Introduction

The DataWave project provides a general purpose framework to facilitate persistence, indexing and retrieval of both structured and unstructured textual objects. Central to DataWave’s design is that it leverages Apache Accumulo to implement a flexible data model and to implement ingest and query components that are robust and scalable.

Common use cases for DataWave include…

  • Data fusion across disparate datasets via DataWave’s document-oriented approach to persistence, indexing and retrieval of objects
  • Multi-tenant data architectures, with tenants having distinct security requirements and data access patterns
  • Construction and analysis of distributed graphs

Security

DataWave provides flexible and extensible data security features predicated on Accumulo’s security model.

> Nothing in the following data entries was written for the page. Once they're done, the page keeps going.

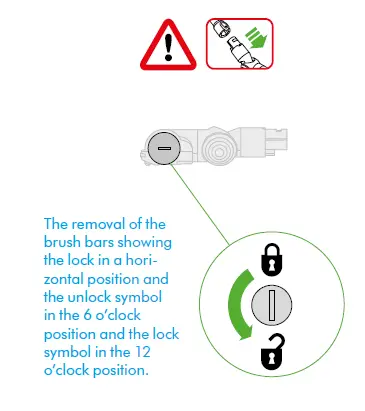 The removal of the brush bars showing the lock in a horizontal position and the unlock symbol in the 6 o'clock position and the lock symbol in the 12 o'clock position.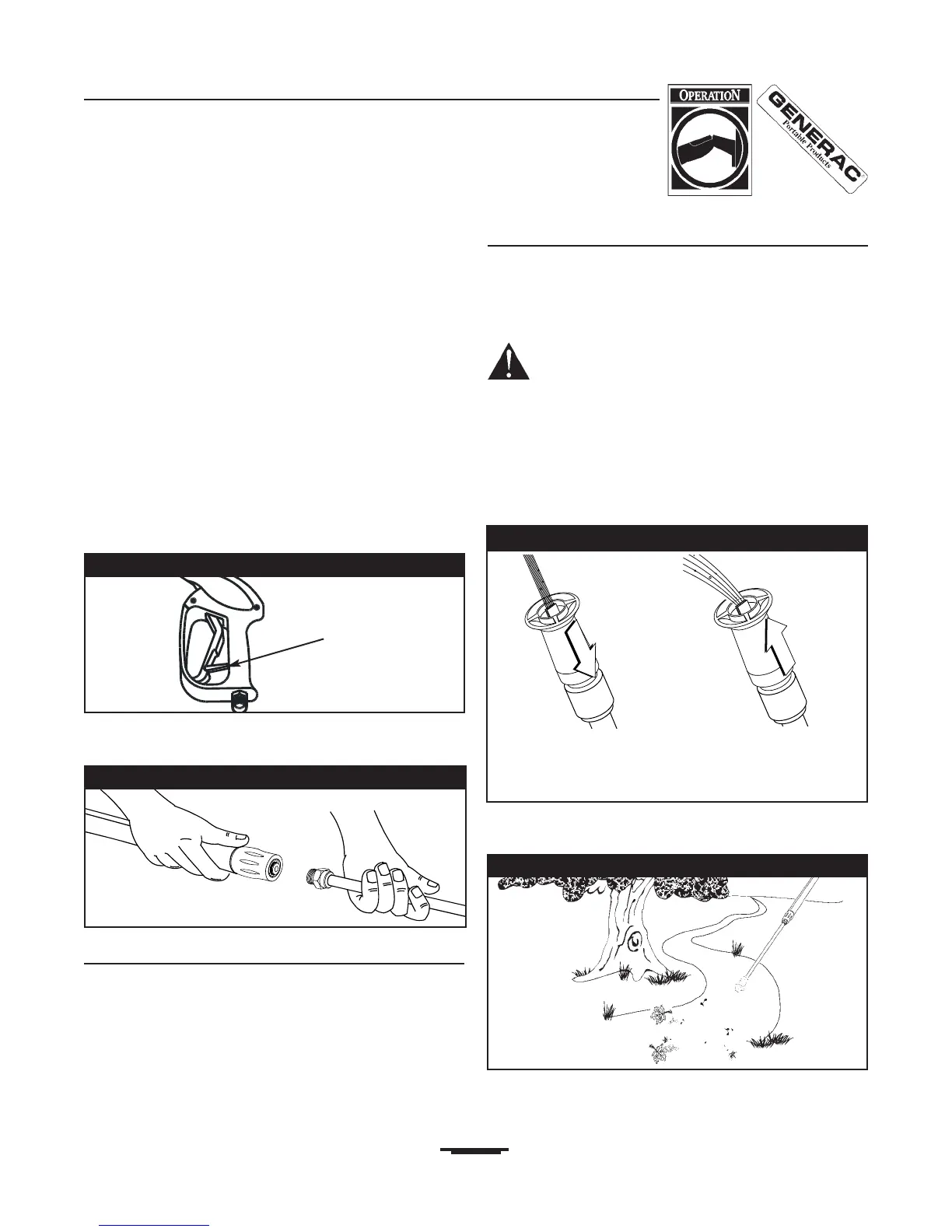 OPERATION

GENERAC®
Portable Products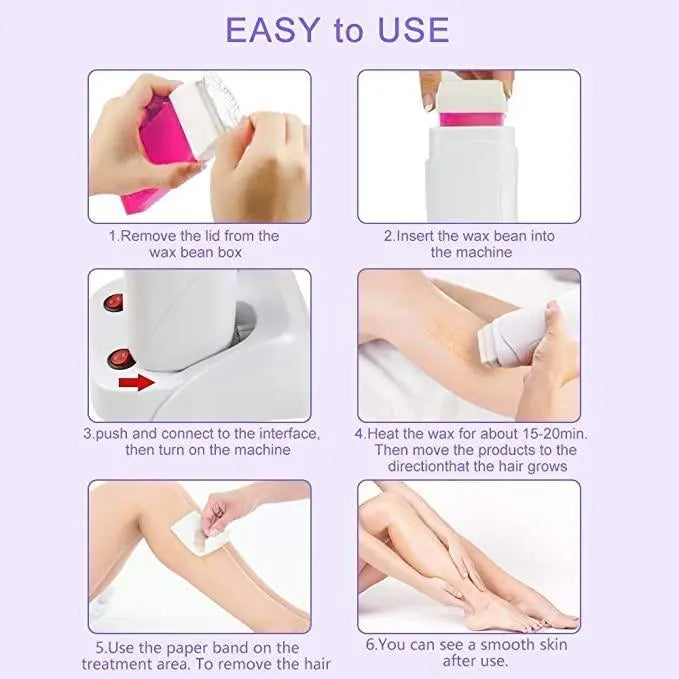 EASY to USE

1.Remove the lid from the wax bean box

2.Insert the wax bean into the machine

3.push and connect to the interface, then turn on the machine

4.Heat the wax for about 15-20min. Then move the products to the directionthat the hair grows

5.Use the paper band on the treatment area. To remove the hair

6.You can see a smooth skin after use.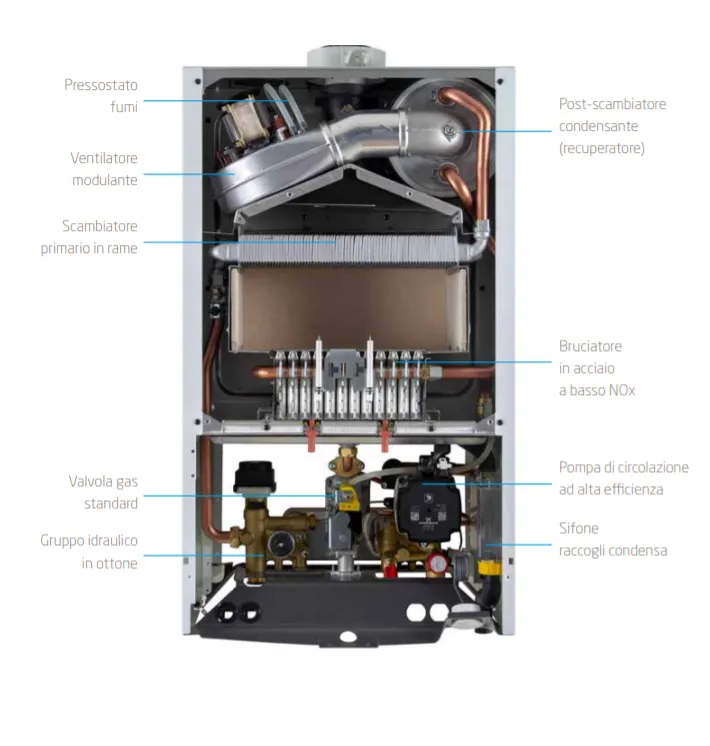 Pressostato fumi

Ventilatore modulante

Scambiatore primario in rame

Valvola gas standard

Gruppo idraulico in ottone

Post-scambiatore condensante (recuperatore)

Bruciatore in acciaio a basso NOx

Pompa di circolazione ad alta efficienza

Sifone raccogli condensa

As a result, organizations can apply either coarse- or fine-grained access controls to their data, and they can leverage DataWave’s security API to apply custom role-based access controls for their users.

System Architecture

DataWave’s ingest and query components are loosely coupled to one another and may be configured to operate on distinct clusters, if desired. For example, in the configuration shown below, ingest services are segregated from query services so that CPU, memory, and network resources within the data warehouse cluster may be prioritized for query processing.

DataWave System Overview

If resource contention between ingest processing and query processing is not a primary concern, then DataWave may be hosted on a single, shared cluster environment. From the perspective of DataWave’s ingest and query applications, selecting one of these two deployment strategies is a matter of adjusting a handful of application settings.

Regardless of the deployment strategy, the flow of data into and out of the system remains largely the same. Raw data to be ingested may arrive in a staging area for pre-processing, if needed, or it may be written directly to HDFS. Once the input data arrives in HDFS, DataWave will process it via MapReduce and ultimately write the MapReduce output to DataWave’s Accumulo tables in the data warehouse. Lastly, query clients utilize various web services exposed through DataWave’s REST API to retrieve data of interest from the warehouse Accumulo repository.